SHLD: You’re the only professional hockdey player ever to come out of Arkansas.

MMM: That’s right, but it’s also kind of a cheat.  We moved to Minnesota when I was about six.

SHLD: That must have been a culture shock.

MMM: More for them than for me.  Those Minnesotans didn’t know what to make of a big ol’ goofy kid who sounded like Forrest Gump.  But eventually I found out about hockey.  They made me a defenseman, probably ’cause they figured I was already dumb and ugly enough that a few concussions and missing teeth wouldn’t hurt me none.

SHLD: We’ve heard that you’re a collector.  What do you collect?

MMM: Keychains.  I’ve got over 10,000 of ’em.

SHLD: Wow!  How did you get started collecting those?

MMM: Well, my daddy was a long-haul trucker, and he’d be away from home for weeks at a time.  But every time he’d come home, he’d bring me keychains from all the places he’d been through.  When I grew up, I picked up the same habit.  Every time I’d pass through a new town, I’d get me a keychain or two.

SHLD: And from there, you built up to thousands?

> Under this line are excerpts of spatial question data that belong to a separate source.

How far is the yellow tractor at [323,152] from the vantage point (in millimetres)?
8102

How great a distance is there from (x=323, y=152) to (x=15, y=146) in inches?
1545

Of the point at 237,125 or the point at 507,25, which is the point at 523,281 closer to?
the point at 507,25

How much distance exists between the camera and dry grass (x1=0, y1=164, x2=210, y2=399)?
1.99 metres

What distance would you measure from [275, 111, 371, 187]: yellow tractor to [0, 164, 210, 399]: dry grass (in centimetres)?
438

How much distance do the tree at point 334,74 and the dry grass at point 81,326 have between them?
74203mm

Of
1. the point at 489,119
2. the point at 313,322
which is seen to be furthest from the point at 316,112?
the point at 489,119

MMM: Well, once word got around that I was a collector, people started sending ’em to me from all over.  I’ve got keychains from every state, every Canadian province, and a bunch of foreign places too.

SHLD: Do you have them displayed at home?

MMM: I had to.  My wife got sick of me filling up the garage with tubs and tubs of the things, so she told me I needed to do something with ’em or they were going straight in the trash next time I went on the road.  So I had a friend who’s a woodcarver make me a big wooden map of the USA, and I stuck the keychains from each state up on the map.

SHLD: That sounds cool!  Does your wife like it?

MMM: I dunno,  I think she might wish I’d just left ’em in the tubs.

SHLD: Do you have a favorite keychain?

MMM: Yup.  It’s a purple one from Miami, and it’s got a palm tree and a marlin and a sunset on it.  My daddy brought it back from a long haul he took in the dead of winter.  After that, every time I got cabin fever from the cold in Minnesota and I missed my daddy, I’d take that one out and imagine being out there on the beach with him.  It kept me from going crazy, or crazier than I already was.

SHLD: So, your Sailors have had a tough run after a surprisingly good start.  Do you think you can get it turned around?

MMM: Probably not.  I mean, we suck, so I figure we’ll probably keep sucking.

SHLD: Fair enough.  Thanks for one of the more interesting interviews we’ve ever had.

MMM: The pleasure’s mine.  Send me more keychains!